-- START OF GIVEN RECORDS --
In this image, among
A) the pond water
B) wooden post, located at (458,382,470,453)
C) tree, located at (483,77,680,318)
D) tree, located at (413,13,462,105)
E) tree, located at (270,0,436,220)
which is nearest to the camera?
-- END OF GIVEN RECORDS --
EXERCISE GOAL: Rewrite the lines above, replacing every "tree" with "oak" and leaving everything else unchanged.

RESULT FOR THIS TASK:
In this image, among
A) the pond water
B) wooden post, located at (458,382,470,453)
C) oak, located at (483,77,680,318)
D) oak, located at (413,13,462,105)
E) oak, located at (270,0,436,220)
which is nearest to the camera?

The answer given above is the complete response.